* **Task description**:
The answer must consist of every line from the data that holds the string "United".
*** Extracted records
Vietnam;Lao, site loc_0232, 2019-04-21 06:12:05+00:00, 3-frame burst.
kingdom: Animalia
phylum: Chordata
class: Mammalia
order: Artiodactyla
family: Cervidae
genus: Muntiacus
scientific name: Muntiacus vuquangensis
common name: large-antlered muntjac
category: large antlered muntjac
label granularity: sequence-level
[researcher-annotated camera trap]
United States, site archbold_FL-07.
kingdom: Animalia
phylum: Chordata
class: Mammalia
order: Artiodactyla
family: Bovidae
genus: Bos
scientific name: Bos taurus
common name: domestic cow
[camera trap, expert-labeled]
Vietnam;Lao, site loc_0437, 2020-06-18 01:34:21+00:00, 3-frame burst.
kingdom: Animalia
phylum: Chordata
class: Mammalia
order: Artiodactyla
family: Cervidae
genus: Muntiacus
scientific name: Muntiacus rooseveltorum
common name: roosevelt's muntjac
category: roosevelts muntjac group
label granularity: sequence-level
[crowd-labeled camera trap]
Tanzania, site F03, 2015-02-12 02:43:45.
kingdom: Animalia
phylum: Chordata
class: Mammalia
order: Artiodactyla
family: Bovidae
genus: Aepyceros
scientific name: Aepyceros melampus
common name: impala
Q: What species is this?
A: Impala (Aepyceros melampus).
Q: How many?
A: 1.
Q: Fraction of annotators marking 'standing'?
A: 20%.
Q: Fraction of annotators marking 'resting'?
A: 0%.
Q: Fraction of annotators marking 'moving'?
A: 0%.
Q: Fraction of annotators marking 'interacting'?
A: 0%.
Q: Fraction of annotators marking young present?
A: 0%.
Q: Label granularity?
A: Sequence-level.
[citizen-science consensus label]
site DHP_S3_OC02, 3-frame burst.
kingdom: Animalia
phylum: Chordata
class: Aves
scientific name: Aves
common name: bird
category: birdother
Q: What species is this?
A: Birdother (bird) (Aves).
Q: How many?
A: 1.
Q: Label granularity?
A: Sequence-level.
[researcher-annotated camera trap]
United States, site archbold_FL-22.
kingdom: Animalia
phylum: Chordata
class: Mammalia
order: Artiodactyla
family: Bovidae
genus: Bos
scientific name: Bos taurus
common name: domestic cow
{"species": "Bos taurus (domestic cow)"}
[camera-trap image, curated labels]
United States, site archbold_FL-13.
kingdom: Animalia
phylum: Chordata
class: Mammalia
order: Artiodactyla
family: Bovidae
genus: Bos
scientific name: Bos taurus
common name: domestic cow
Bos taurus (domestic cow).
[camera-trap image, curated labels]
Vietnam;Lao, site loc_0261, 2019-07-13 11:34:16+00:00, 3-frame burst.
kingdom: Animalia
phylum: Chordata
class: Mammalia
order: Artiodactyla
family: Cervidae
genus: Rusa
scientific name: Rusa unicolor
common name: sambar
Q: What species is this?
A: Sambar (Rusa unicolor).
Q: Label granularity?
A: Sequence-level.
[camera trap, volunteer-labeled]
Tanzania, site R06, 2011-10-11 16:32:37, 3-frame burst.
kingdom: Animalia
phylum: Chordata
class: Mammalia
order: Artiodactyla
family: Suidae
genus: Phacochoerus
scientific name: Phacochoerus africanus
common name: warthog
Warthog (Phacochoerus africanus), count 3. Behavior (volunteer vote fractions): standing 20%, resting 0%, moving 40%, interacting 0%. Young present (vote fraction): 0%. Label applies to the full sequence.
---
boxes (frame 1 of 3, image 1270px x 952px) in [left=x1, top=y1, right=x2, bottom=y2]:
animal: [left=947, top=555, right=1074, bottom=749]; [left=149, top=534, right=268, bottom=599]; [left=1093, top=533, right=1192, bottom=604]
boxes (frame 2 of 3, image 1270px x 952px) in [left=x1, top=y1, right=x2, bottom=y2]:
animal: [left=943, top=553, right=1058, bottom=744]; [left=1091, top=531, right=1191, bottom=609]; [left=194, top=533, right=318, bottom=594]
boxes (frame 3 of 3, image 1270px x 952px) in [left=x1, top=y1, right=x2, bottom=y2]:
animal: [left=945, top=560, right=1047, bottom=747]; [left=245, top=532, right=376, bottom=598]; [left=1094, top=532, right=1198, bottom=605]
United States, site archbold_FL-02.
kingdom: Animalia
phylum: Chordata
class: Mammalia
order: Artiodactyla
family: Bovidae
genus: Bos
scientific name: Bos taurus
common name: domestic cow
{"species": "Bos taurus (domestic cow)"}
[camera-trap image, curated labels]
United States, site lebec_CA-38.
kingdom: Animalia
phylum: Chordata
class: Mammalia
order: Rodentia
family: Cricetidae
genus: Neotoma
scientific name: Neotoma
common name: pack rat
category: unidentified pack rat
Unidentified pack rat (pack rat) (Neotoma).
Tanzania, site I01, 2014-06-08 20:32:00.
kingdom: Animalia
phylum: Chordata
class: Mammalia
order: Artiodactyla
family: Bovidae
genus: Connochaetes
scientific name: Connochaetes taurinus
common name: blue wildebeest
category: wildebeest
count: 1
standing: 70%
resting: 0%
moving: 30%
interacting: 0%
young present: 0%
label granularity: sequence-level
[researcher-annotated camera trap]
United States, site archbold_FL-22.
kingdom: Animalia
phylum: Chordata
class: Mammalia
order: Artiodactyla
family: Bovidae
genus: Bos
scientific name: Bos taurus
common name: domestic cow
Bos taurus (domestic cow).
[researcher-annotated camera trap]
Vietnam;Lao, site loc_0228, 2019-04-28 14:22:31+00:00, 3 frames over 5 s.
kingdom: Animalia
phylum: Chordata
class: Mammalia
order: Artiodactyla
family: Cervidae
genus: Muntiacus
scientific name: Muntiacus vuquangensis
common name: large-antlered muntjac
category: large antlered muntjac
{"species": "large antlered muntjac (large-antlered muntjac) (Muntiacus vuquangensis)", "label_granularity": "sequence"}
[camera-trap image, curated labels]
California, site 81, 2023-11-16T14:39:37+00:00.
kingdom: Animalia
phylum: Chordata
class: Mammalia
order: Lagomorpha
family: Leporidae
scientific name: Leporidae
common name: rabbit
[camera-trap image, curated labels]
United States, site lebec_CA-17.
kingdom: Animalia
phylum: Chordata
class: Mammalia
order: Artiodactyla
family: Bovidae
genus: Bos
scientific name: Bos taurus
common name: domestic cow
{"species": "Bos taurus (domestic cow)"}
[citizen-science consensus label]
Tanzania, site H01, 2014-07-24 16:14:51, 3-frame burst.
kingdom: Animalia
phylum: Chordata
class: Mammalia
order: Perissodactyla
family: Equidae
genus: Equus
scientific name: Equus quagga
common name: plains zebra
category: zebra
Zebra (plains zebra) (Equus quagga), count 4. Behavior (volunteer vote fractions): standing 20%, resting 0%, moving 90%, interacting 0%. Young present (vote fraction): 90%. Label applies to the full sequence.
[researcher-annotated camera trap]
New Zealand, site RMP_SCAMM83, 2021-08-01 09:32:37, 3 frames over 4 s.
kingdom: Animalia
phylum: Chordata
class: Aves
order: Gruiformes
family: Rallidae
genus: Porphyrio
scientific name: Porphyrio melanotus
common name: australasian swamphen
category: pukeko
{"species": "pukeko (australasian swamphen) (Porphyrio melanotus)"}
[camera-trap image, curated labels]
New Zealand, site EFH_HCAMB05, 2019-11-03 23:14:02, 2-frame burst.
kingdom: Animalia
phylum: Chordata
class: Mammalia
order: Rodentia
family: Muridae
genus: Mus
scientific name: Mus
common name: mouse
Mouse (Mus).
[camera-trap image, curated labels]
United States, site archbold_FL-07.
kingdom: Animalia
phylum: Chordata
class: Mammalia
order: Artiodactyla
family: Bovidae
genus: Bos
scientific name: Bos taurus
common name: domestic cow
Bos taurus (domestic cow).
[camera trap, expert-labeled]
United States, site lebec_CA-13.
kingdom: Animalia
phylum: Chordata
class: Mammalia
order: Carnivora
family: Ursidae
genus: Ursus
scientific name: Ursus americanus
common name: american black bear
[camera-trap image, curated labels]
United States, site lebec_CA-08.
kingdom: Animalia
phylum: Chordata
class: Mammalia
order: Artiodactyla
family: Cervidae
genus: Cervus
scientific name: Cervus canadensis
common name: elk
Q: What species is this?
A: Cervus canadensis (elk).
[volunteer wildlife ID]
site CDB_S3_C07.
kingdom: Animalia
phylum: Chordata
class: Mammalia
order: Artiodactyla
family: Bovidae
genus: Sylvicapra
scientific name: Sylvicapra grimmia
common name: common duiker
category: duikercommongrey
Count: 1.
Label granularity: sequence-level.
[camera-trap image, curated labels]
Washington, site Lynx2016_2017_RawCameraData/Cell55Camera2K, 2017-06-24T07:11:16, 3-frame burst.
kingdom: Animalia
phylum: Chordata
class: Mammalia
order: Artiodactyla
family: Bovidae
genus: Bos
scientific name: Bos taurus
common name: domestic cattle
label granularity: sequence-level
******
* **Solution for this task**:
United States, site archbold_FL-07.
United States, site archbold_FL-22.
United States, site archbold_FL-13.
United States, site archbold_FL-02.
United States, site lebec_CA-38.
United States, site archbold_FL-22.
United States, site lebec_CA-17.
United States, site archbold_FL-07.
United States, site lebec_CA-13.
United States, site lebec_CA-08.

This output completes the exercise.